Corporation—Opening the Books
4. C, D, and E are partners sharing profits in accordance with capital investments. At end of the fiscal year, after all nominal accounts are closed, the books show the following:
| Cash | $ 20,051.00 | |
| Plant | 60,422.00 | |
| Inventory of Merchandise | 41,300.00 | |
| Bills Receivable | 18,028.00 | |
| Book Accounts Receivable | 70,402.00 | |
| C, Drawings | 8,400.00 | |
| D, Drawings | 6,000.00 | |
| E, Drawings | 4,800.00 | |
| Bills Payable | $ 5,211.00 | |
| C, Capital | 100,000.00 | |
| D, Capital | 50,000.00 | |
| E, Capital | 50,000.00 | |
| Profit and Loss, Undivided Profits | 24,192.00 | |
| $229,403.00 | $229,403.00 |
The partners thereupon incorporate a company with an authorized capital of $250,000. The company so formed purchased the partnership assets and good-will, not including the cash, for $250,000, payable $200,000 in stock and $50,000 in cash, the last-mentioned cash being the proceeds of sale of stock to F.
It is the intention to divide the purchase-money stock among the vendors in proportion to their former capital and to adjust their accounts by the division of the cash shown in trial balance, which will then be placed to their credit as loans to the company at 6% interest and remain as working capital. The bills payable are to be settled by the partners. As the drawings of the partners are not in proportion to their respective shares in the profits, the partners are charged with the interest thereon in the following amounts, viz.: C $231, D $165, and E $132.
(a) Frame the necessary entries to close the partnership books and show the amount of cash received by each partner.
(b) Referring to question (a), frame the necessary entries to open the books of the company and prepare a balance sheet showing the condition of the company at the beginning of its operations.
5. The Frost Manufacturing Co. was incorporated April 10, 1918, with a capital stock of $200,000, divided into 2,000 shares of a par value of $100 each.

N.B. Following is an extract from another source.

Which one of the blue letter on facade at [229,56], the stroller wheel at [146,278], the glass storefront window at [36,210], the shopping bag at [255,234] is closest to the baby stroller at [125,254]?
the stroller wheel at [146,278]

Payments were made on this date as indicated in the following subscription register:
| Subscriber | No. Shares | Amount | Form of Payment |
| C. Dunn | 100 | $10,000.00 | Cash |
| E. Ferris | 200 | 20,000.00 | Cash |
| G. Hall | 400 | 40,000.00 | Cash $10,000, and Hall's note with interest at 6%, due in one year, the balance. |
April 12. Expenses of $1,200 incidental to the organization of the corporation were paid in cash.

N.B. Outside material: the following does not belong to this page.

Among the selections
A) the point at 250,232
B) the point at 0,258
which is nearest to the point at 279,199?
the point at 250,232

April 15. The corporation purchased J. King’s entire plant valued at $170,000 and assumed his liabilities amounting to $70,000, giving in full payment 1,200 shares of stock at par.

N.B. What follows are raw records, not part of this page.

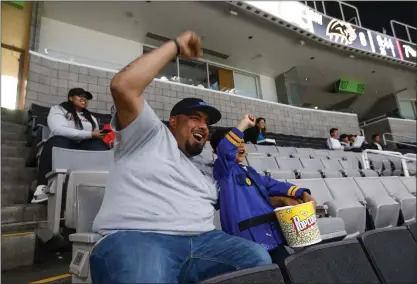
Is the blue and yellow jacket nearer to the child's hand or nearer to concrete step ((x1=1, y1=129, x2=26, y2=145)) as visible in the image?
the child's hand

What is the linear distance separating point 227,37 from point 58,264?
5.27 m

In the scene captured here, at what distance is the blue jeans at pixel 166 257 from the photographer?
585 mm

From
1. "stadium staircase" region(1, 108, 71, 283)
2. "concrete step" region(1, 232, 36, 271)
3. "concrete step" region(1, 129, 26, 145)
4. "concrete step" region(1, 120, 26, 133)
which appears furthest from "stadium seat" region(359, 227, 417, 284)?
"concrete step" region(1, 120, 26, 133)

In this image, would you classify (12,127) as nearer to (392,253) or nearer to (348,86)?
(392,253)

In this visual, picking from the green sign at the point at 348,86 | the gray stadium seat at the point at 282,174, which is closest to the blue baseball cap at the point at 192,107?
the gray stadium seat at the point at 282,174

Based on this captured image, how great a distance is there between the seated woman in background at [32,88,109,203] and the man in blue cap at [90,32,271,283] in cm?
118

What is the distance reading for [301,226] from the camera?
0.84 metres

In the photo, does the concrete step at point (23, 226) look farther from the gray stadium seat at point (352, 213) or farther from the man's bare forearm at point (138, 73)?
the gray stadium seat at point (352, 213)

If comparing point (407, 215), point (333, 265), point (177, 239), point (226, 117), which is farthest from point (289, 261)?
point (226, 117)

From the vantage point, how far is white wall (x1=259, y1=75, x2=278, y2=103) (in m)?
6.88

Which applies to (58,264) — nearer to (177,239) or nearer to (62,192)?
(62,192)

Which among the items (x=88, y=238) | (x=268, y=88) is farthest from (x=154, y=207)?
(x=268, y=88)

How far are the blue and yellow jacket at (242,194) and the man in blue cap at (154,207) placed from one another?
0.14m

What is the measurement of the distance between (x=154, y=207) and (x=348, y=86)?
28.1 ft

April 20. S. Samson subscribed for 50 shares of stock and paid an instalment of $30 per share in cash.
April 22. To provide working capital, each of the following stockholders donated 1/10 of his shares of stock: Dunn, Ferris, Hall, and King.
April 25. Cash was received for 100 shares of donated stock sold at 85.
April 27. Samson gave his note due in six months for the balance due on his stock subscription.
April 28. The directors authorized an issue of $50,000 in bonds, with interest at 5%, to mature in 20 years.
April 30. Bonds having a par value of $30,000 were sold for $28,000 in cash.
(a) Write journal entries to record fully all the above information in the financial books of the corporation.
(b) Prepare the corporation balance sheet for April 30, 1918.